__CHALLENGE__:
Pick out each line in the records below that contains the word "hedge", and copy those lines.

"""

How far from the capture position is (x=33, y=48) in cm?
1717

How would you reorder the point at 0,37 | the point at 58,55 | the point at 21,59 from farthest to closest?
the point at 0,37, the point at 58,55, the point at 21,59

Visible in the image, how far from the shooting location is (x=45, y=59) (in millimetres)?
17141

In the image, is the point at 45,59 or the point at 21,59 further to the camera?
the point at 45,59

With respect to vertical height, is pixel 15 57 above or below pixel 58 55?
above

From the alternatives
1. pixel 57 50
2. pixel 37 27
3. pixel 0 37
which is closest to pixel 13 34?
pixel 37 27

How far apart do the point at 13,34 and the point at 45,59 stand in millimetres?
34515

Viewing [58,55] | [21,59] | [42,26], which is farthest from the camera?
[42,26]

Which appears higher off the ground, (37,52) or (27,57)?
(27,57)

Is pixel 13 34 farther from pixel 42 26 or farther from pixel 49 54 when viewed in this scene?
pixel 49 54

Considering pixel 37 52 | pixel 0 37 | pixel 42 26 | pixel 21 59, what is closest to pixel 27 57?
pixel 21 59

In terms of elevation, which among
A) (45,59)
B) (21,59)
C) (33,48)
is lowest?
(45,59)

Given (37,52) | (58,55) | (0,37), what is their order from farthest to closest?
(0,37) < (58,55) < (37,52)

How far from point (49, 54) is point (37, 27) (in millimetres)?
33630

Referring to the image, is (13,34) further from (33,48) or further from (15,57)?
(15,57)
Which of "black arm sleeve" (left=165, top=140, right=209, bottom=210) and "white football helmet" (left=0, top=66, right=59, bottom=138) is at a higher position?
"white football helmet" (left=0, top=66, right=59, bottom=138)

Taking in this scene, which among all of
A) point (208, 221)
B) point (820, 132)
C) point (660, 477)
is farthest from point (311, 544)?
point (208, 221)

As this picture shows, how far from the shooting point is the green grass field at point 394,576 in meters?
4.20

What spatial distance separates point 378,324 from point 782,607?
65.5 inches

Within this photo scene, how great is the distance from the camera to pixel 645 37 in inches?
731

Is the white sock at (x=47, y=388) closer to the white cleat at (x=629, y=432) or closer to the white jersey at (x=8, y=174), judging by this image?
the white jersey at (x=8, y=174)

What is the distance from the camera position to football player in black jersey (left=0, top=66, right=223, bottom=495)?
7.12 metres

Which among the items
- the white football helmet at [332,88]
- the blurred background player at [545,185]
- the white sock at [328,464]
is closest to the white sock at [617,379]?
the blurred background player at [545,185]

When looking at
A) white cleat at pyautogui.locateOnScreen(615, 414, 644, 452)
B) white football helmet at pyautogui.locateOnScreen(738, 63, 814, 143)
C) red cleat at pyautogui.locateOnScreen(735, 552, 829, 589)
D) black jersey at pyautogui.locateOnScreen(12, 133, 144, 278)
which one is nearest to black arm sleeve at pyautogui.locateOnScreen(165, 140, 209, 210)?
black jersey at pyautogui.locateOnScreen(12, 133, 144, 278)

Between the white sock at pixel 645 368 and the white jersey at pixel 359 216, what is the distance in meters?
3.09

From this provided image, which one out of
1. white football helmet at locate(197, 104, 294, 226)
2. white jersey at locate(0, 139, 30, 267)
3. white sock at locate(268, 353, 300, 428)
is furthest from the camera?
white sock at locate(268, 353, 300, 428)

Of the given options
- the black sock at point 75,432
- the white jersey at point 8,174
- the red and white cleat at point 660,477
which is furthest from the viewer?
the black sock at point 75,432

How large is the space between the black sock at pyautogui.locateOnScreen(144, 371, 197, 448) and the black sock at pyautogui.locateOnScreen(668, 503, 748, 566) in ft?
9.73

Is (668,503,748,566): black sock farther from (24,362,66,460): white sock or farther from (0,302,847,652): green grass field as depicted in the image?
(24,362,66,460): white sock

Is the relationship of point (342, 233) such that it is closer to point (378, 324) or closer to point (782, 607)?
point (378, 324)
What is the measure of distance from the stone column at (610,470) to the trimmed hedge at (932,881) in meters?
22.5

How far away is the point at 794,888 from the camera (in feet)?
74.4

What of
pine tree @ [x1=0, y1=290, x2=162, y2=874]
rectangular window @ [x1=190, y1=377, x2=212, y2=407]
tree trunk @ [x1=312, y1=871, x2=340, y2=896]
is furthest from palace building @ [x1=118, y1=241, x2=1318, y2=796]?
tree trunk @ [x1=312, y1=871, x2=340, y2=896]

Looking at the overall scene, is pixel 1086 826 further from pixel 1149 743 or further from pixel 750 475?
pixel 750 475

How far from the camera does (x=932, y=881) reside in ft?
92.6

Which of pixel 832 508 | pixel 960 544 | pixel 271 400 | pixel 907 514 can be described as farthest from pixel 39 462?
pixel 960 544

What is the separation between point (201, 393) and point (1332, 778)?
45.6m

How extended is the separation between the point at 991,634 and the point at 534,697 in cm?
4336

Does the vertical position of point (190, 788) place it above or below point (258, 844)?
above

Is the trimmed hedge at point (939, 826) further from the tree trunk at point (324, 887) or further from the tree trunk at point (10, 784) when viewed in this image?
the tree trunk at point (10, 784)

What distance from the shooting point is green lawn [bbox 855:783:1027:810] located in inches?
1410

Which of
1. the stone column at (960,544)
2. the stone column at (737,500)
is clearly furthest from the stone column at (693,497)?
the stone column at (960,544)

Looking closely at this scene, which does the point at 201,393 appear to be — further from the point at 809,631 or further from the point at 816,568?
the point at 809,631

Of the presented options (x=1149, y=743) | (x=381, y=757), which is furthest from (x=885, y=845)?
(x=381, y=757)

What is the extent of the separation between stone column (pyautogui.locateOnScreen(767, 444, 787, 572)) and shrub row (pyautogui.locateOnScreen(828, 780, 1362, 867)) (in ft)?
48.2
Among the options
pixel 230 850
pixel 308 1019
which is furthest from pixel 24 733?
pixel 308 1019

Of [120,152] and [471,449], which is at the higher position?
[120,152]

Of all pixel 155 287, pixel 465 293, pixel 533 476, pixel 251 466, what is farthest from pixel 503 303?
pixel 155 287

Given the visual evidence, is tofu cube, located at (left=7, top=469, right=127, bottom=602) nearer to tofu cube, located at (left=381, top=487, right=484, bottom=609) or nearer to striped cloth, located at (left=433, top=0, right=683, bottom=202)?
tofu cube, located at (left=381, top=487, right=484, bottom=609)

"""

__TASK RESPONSE__:
What is the measure of distance from the stone column at (610,470) to the trimmed hedge at (932,881) in meters?
Is the trimmed hedge at point (939, 826) further from the tree trunk at point (324, 887) or further from the tree trunk at point (10, 784) when viewed in this image?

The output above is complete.